§ Text excerpt
==============================

Certain operations involving for-loops may trigger the creation of new vectors during each iteration, leading to repeated memory allocation. In many cases, this dynamic allocation is unnecessary. Particularly, when the vectors only store temporary intermediate results that are discarded after the current iteration.

A comparable issue arises when the same operations must be executed repeatedly with varying inputs, as in simulations or Monte Carlo experiments. If only the final output is required, generating new intermediate vectors for every run results in avoidable allocations and wasted resources.

In these situations, performance can be improved through pre-allocation. This technique consists of initializing a vector before execution begins, then reusing it throughout each computation. By allocating memory upfront and updating the vector in place, the program avoids the repeated overhead of memory allocation.

Remarkably, the technique isn't exclusive to Julia, but rather represents an optimization strategy applicable across programming languages. Its effectiveness ultimately stems from favoring mutations over the creation of new objects, thus minimizing allocations on the heap.

Our presentation will include a review of methods for initializing vectors. This is a prerequisite for implementing a pre-allocation strategy. We then present some scenarios where pre-allocation proves advantageous, with special emphasis on its advantages within nested for-loops.

The Advantages of Mutating Vectors

The benefits of pre-allocation stem from the broader advantages of in-place operations. This strategy encourages reusing existing vectors rather than creating new objects. Because this principle is valuable beyond pre-allocation, we begin by illustrating the performance gains that come from reusing the same memory address.

==============================

§ Recorded data
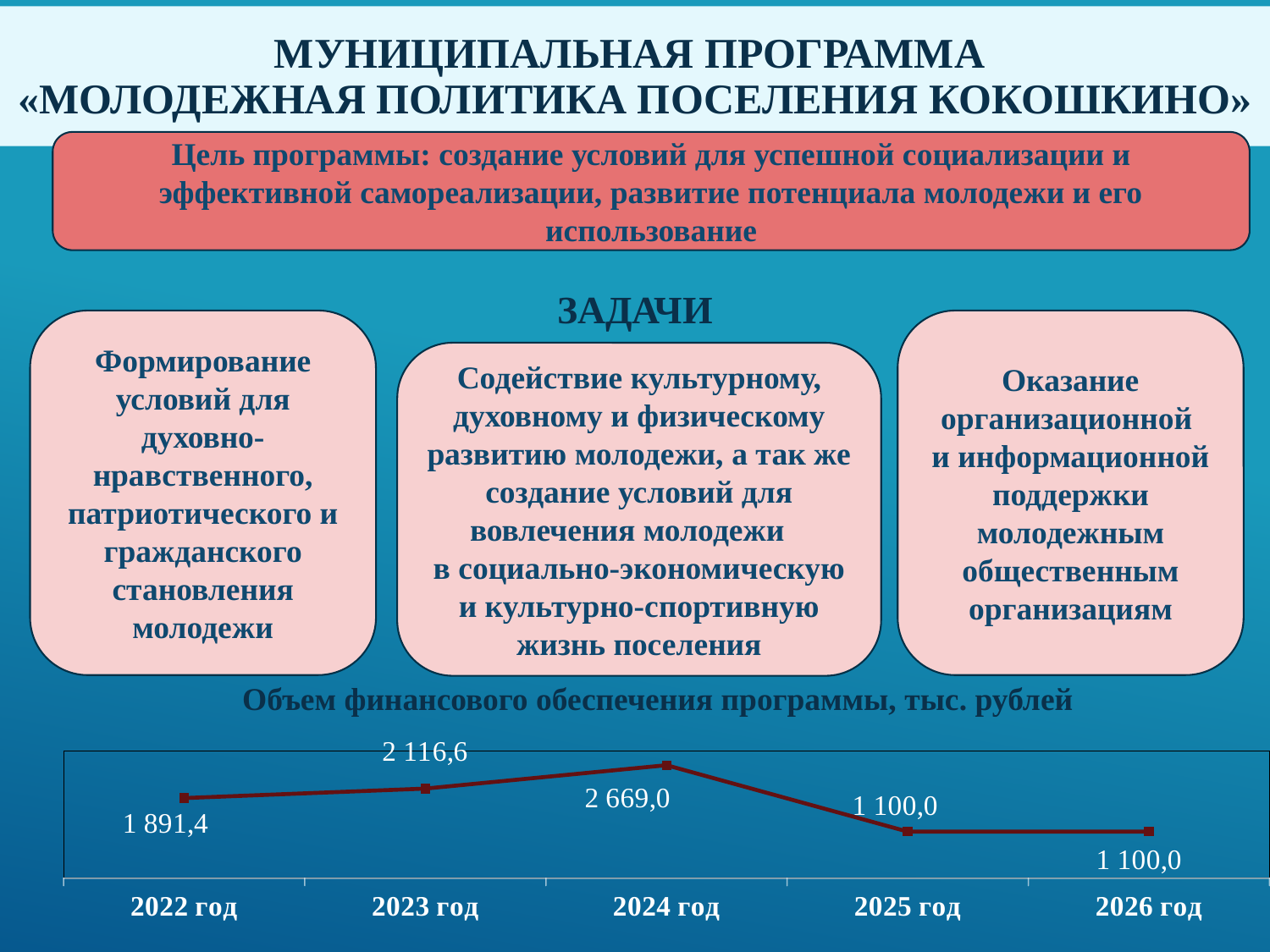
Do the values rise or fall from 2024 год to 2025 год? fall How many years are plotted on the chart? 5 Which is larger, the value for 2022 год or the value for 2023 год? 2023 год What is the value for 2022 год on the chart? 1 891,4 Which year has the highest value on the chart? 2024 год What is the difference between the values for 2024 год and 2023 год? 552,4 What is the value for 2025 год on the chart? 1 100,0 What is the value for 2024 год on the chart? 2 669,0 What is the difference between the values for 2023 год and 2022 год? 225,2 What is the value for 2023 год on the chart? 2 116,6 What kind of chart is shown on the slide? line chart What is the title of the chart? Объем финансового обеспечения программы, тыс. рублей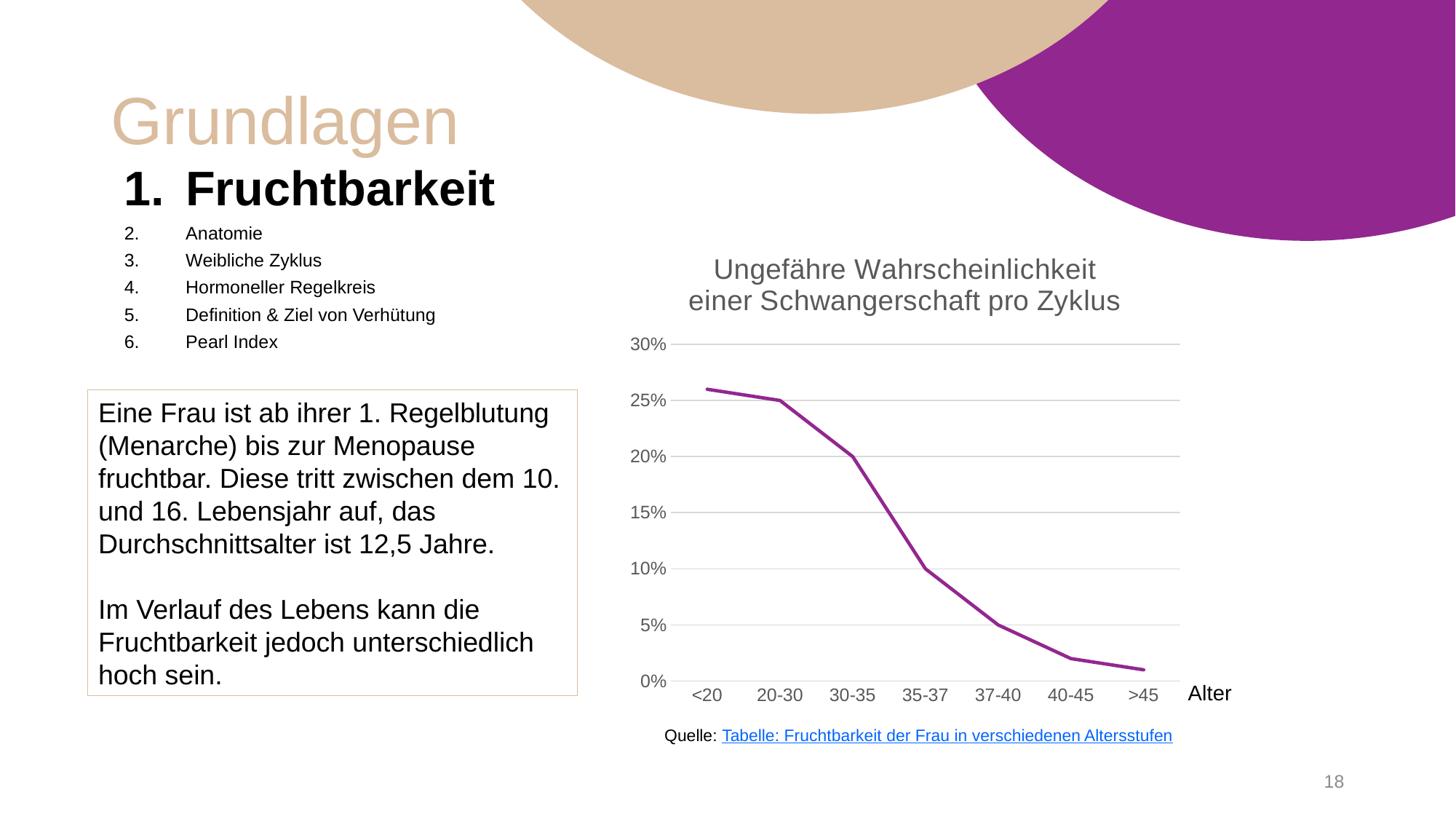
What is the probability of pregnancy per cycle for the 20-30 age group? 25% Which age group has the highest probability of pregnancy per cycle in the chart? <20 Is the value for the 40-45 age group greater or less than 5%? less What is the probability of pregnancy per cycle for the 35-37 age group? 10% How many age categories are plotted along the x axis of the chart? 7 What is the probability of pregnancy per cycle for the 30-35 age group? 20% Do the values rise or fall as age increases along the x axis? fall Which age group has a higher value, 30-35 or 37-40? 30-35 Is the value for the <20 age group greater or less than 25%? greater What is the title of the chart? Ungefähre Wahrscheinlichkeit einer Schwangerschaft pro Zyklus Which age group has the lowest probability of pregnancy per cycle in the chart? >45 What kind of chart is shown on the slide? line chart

==============================

§ Exercise instructions
1: Answer these questions about the pre-allocation passage:
(a) What two settings does it name where the same operations are executed repeatedly with varying inputs?
(b) What does it say the effectiveness of pre-allocation ultimately stems from?
(c) In what kind of loops does it say it will place special emphasis on the advantages of pre-allocation?
2: Continue the pre-allocation passage from its last sentence.
The listing comes from a separate source unrelated to the pre-allocation passage.

§ Answers
1:
(a) Simulations and Monte Carlo experiments.
(b) Favoring mutations over the creation of new objects, which minimizes allocations on the heap.
(c) Nested for-loops.

2:
To make this concrete, consider the operation of sorting a vector x. In Julia, many built-in functions have an in-place function counterpart. Sorting is one such case: sort(x) allocates a new sorted vector, while sort!(x) rearranges the elements of x in place. When preserving the original ordering isn’t necessary, creating a separate copy provides no benefit. In those cases, the mutating version sort!(x) is preferable, as it avoids unnecessary allocations by reusing the memory associated with x. The gains from this approach are presented below.

x = rand(1_000_000)
Output in REPL
julia>
@btime sort($x)
  43.514 ms (9 allocations: 15.267 MiB)

x = rand(1_000_000)
Output in REPL
julia>
@btime sort!($x)
  1.750 ms (0 allocations: 0 bytes)

As we can see, the differences in runtime are substantial. If the same operation were executed repeatedly inside a for-loop, the performance gaps would become even more pronounced.

Pre-allocation builds on the same underlying idea, but applies to situations where a vector like x doesn’t yet exist. Considering this, we begin with a review of how to initialize vectors efficiently.

Initializing Vectors

Remark
The review of methods for vector initialization will be relatively brief and centered on performance considerations. For a more detailed coverage, see the section about vector initialization.

Vector initialization refers to the process of creating a vector that subsequently will be filled with values. The process typically involves two steps: reserving space in memory and populating that space with some initial values. An efficient approach to initializing a vector involves performing only the first step, keeping whatever content is in the memory address. These values held in memory are referred to as undef (undefined). Although Julia will display them as numerical values, they're essentially arbitrary and meaningless.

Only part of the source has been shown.